あまりにもエロスな絵面に、壱成はくらりとめまいを覚えた。だが、このままでは彩人の高級スーツまで汚れてしまう――と危惧した壱成は、慌てて彩人の手首に触れた。
「こ、こらっ……やめろって」
「いっぱい出たじゃん。今週、全然エッチしてないから溜まってる?」
「っ……そ、そういうこと言うなよっ」
「まぁそう照れんなって。俺だって、全っ然足りねーよ」
濡れていない方の手で腕を引かれて、やや強引にキスをされ、性懲りもなく胸がきゅんと高鳴ってしまう。だがここでセックスするわけにはいかない。だってすぐそこで、襖を隔ただけの部屋で、空が眠っているのだから……!

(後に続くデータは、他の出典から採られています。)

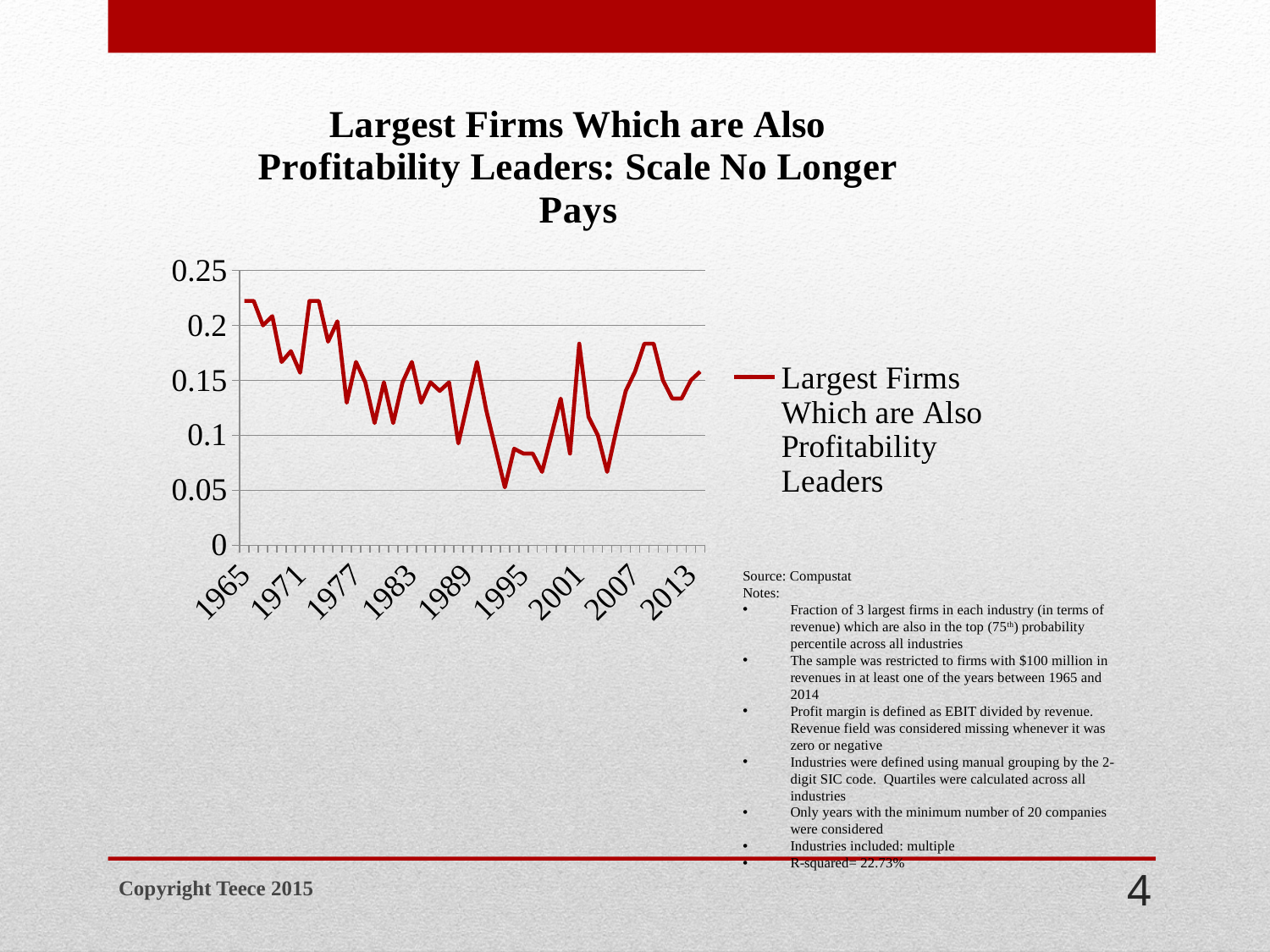
Is the value for 1977 greater or less than 0.2? less Overall, does the line rise or fall from 1965 to 2013? fall Is the value for 2013 greater or less than 0.2? less What is the name of the series shown in the legend? Largest Firms Which are Also Profitability Leaders Is the value for 1965 greater or less than 0.2? greater What kind of chart is shown on the slide? line chart What is the title of the chart on the slide? Largest Firms Which are Also Profitability Leaders: Scale No Longer Pays How many series does the legend list? 1 How many year labels are shown on the x axis? 9 What is the highest value shown on the y axis? 0.25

「と……とりあえず、シャワーしたい。彩人も、手、洗わねーと」
「あ、うん。そーだな」
「指輪も念入りに洗ってくれよ頼むから」
「へへっ、はいはい。俺も一緒に入っていい?」
「えっ……まぁ、いいけど」
「やったね」
に、と嬉しそうに笑う彩人の表情からは、いつしかホストみが消えている。束の間のホストごっこは楽しかったけれど、こうして素顔で笑う彩人がやっぱりかわいくて、壱成は気の抜けた笑みを浮かべた。
「ちなみにそのスーツ……いくらすんの?」
「これ? えーと……エルメスかなんかだったかな。八十万くらいじゃね?」
「はちっ…………? はち、じゅうまん、えん……?」
「うん」
「ば、ばかっ! 今すぐ脱げぇ!! もしくは早く手を洗うか拭くかなんとかしろ!」
「? どうしたんだよ急に慌てて」
壱成は力の入らない腰に鞭打って、きょとんとしている彩人に箱ティッシュを押し付ける。
そしてバスルームでもしっかりと甘やかされ、気持ちの良い夜を過ごすのだった。